Le RI type Nord-Est commandé par un colonel dispose de trois bataillons d’infanterie, d’une compagnie de commandement, d’une compagnie régimentaire d’engins et d’une compagnie hors-rang (six officiers et deux cent hommes).

Le parc de véhicules est conséquent avec en 1939 cinquante voitures hippomobiles, six chenilettes pour le ravitaillement et le remorquage des canons (ce parc augmenta avec la décision de motoriser toutes les unités antichars quelque soit l’échelon).

Le régiment d’infanterie dispose au final de 80 officiers et environ 3000 hommes, deux cents voiturettes ou voitures hippomobiles, une cinquantaine d’automobiles et neuf chenilettes.

Quand à l’armement collectif, il se compose de cent-douze fusils mitrailleurs, quarante huit mitrailleuses, trente-si lance grenades de 50mm, de neuf puis dix-huit mortiers de 60mm, huit mortiers de 81mm et douze canons de 25mm puis de 47mm.

Liste des unités d’active

Avant la mobilisation d’août 1939 qui multiplia les régiments d’infanterie de ce type, on trouvait les régiments d’active suivant :

-La 10ème division d’infanterie (Paris) dispose ainsi du 5ème R.I de Courbevoie, du 24ème R.I et du 46ème R.I tous les deux encasernés à Paris

-La 11ème division d’infanterie (Nancy) dispose du 26ème régiment d’infanterie de Jarville la Malgrange et du 170ème R.I installé à Epinal

-La 13ème division d’infanterie (Besançon) dispose du 21ème régiment d’infanterie de Chaumont et du 60ème régiment d’infanterie de Lons le Saunier.

-La 14ème division d’infanterie (Colmar) dispose du 35ème régiment d’infanterie de Belfort et du 152ème R.I qui lui est installé à Chaumont.

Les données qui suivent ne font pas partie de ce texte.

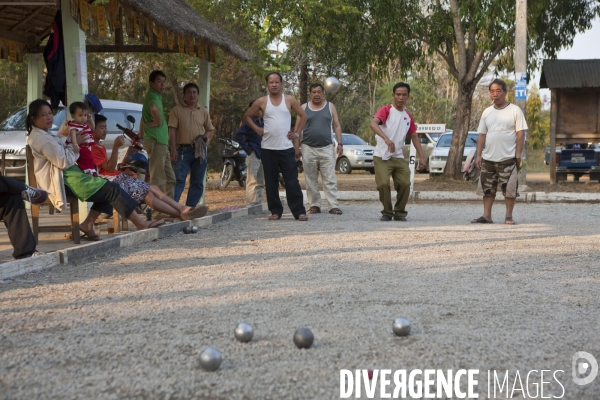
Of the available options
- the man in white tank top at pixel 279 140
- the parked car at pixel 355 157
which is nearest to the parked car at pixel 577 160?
the parked car at pixel 355 157

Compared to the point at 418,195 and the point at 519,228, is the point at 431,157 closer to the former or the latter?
the point at 418,195

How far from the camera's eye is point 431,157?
25844mm

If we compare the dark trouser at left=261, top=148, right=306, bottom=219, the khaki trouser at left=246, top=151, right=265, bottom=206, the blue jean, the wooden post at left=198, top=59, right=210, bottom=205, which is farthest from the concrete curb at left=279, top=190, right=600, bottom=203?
the blue jean

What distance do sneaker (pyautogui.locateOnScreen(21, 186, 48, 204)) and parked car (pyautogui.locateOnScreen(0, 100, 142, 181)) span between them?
731 cm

-Le 19ème divisions d’infanterie (Rennes) dispose de trois régiments d’infanterie avec le 41ème R.I de Rennes, le 71ème R.I de Mamers et le 117ème R.I du Mans.

-La 21ème division d’infanterie (Nantes) dispose du 48ème régiment d’infanterie de Fontenay le Comte, le 65ème régiment d’infanterie de Nantes et le 137ème régiment d’infanterie de Lorient

-La 23ème division d’infanterie (Tours) dispose des 32ème R.I d’Angers, du 107ème R.I d’Angoulème et du 126ème R.I de Brive.

-La 36ème divisions d’infanterie (Bayonne) dispose du 14ème régiment d’infanterie de Toulouse, du 18ème régiment d’infanterie de Bayonne et du 57ème régiment d’infanterie de Bordeaux

-La 42ème division d’infanterie (Metz) dispose de deux régiments d’infanterie, le 94ème RI de Bar le Duc et le 151ème RI de Commercy.

-La 43ème division d’infanterie (Strasbourg) dispose d’un seul régiment d’infanterie type Nord-Est en l’occurence le 158ème R.I d’Obernai.

On trouve donc 24 régiments d’infanterie type Nord-Est, chiffre qui tombera à 22 après la transformation de la 11ème DI de Nancy en Division d’Infanterie Motorisée.